Justice Samuel A. Alito Jr., wrote the opinion. He was notably the the author of the majority opinion in Hobby Lobby, where a sharply divided Court ruled in favor of the religious rights of a private business in a dispute under the Affordable Care Act or Obamacare.
Alito rejected the claims of prison security in the denial of a beard. Alito applied the same legal test that used in June in the Hobby Lobby case in finding that the facts “easily satisfied” the requirement of showing that the ban on beards burdened his religious practices. While officials claimed that even short beards can conceal “anything from razor blades to drugs to homemade darts” or SIM cards, the Court did not buy it. Alito found that security “would be seriously compromised by allowing an inmate to grow a half-inch beard is hard to take seriously . . . An item of contraband would have to be very small indeed to be concealed by a half-inch beard and a prisoner seeking to hide an item in such a short beard would have to find a way to prevent the item from falling out.” He further noted that, despite this stated concern, Arkansas prisons do not require “shaved heads or short crew cuts.”

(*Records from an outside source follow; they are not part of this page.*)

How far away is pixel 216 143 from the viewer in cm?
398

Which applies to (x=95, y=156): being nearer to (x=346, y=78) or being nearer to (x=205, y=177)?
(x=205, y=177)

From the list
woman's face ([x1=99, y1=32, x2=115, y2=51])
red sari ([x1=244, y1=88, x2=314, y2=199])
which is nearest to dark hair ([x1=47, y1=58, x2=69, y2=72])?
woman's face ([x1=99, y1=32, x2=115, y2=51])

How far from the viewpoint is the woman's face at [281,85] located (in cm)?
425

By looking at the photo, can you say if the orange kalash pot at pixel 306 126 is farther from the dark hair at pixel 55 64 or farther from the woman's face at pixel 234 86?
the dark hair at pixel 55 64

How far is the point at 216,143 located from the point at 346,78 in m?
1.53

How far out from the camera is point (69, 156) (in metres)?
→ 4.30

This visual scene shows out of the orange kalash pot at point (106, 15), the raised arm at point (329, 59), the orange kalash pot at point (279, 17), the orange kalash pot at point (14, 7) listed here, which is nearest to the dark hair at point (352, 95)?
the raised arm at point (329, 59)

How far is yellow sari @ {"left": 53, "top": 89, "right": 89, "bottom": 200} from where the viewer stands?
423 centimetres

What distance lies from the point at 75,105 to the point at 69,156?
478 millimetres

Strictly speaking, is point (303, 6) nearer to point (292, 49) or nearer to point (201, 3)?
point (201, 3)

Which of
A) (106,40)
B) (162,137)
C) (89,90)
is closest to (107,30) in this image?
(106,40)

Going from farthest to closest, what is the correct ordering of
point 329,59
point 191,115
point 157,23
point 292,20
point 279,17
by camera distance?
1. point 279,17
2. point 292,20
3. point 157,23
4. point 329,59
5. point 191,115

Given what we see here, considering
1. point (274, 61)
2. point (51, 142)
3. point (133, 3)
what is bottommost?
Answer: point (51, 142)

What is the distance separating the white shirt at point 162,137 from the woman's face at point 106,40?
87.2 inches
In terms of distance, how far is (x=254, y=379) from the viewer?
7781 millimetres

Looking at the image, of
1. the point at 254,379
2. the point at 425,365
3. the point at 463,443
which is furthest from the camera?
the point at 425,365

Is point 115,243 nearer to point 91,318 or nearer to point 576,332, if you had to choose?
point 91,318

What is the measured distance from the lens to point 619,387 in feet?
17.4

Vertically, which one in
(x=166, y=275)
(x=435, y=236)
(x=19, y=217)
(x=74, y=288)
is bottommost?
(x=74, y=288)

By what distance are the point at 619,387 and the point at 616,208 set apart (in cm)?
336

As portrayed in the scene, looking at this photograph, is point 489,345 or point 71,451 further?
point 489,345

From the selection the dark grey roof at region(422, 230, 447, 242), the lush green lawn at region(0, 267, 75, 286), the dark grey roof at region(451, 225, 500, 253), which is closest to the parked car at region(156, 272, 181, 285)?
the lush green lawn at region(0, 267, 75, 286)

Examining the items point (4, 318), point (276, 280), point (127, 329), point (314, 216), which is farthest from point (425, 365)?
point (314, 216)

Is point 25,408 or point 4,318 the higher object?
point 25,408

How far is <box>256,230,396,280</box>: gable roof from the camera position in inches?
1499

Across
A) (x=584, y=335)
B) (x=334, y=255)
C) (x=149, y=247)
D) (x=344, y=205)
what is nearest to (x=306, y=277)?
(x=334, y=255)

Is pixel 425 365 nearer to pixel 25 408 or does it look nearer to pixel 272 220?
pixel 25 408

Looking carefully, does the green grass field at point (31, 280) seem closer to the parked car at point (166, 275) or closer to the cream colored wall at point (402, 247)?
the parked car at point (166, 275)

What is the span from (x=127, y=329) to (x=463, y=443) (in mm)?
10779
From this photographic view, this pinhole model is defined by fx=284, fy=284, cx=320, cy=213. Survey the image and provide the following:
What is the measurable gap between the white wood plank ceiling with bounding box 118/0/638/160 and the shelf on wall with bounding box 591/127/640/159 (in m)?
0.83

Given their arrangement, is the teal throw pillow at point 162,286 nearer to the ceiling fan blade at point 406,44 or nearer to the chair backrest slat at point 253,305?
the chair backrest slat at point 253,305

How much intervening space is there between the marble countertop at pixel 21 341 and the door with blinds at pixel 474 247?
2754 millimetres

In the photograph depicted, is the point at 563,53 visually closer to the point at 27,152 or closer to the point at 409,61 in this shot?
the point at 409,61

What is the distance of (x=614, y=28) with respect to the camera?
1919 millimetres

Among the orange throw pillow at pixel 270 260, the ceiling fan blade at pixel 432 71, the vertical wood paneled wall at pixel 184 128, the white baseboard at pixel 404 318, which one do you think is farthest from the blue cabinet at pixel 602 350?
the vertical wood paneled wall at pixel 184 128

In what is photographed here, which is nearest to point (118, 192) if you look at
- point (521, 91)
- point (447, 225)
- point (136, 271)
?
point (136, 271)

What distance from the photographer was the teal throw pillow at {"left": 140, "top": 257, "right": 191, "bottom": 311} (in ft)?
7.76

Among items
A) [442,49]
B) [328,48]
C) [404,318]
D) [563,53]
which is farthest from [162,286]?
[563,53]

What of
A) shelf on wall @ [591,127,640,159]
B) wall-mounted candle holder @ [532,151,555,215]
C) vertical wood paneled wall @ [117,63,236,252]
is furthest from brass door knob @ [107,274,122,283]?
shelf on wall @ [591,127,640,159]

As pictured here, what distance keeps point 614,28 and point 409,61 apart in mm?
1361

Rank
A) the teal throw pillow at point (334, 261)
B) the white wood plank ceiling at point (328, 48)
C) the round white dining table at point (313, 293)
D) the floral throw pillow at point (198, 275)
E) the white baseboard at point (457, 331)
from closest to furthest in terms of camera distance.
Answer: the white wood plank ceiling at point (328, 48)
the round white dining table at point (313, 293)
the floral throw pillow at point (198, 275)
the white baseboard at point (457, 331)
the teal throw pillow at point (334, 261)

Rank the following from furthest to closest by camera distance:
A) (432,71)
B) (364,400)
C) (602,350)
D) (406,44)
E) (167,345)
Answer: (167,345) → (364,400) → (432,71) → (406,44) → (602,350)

The case is an important reaffirmation of the Hobby Lobby reasoning, this time with all nine justices signing on. The opinion is replete with citations to the earlier case. RLUIPA is the sister statute to the Religious Freedom Restoration Act of 1993 (RFRA), which was applied in Hobby Lobby. The opinion cuts back a bit on the excessive deference afforded to prisons in past cases, though only with regard to religious practices:
RLUIPA, like RFRA, “makes clear that it is the obligation of the courts to consider whether exceptions are required under the test set forth by Congress.” . . . That test requires the Department not merely to explain why it denied the exemption but to prove that denying the exemption is the least restrictive means of furthering a compelling governmental interest. Prison officials are experts in running prisons and evaluating the likely effects of altering prison rules, and courts should respect that expertise. But that respect does not justify the abdication of the responsibility, conferred by Congress, to apply RLUIPA’s rigorous standard. And without a degree of deference that is tantamount to unquestioning acceptance, it is hard to swallow the argument that denying petitioner a 1⁄2-inch beard actually furthers the Department’s interest in rooting out contraband.
Eighteen states supported Arkansas and all states will now have to meet this more demanding standard in such conflicts.
Holt is by no means a sympathetic character, but that is not relevant to the basis for his constitutional claim. He is serving a life sentence for a vicious assault on his ex-girlfriend in which he slit her throat and stabbed her in the chest. He has also threatened to “wage jihad” against various people.
This is an impressive win for University of Virginia School of Law Professor Douglas Laycock and his legal team in their representation of Holt.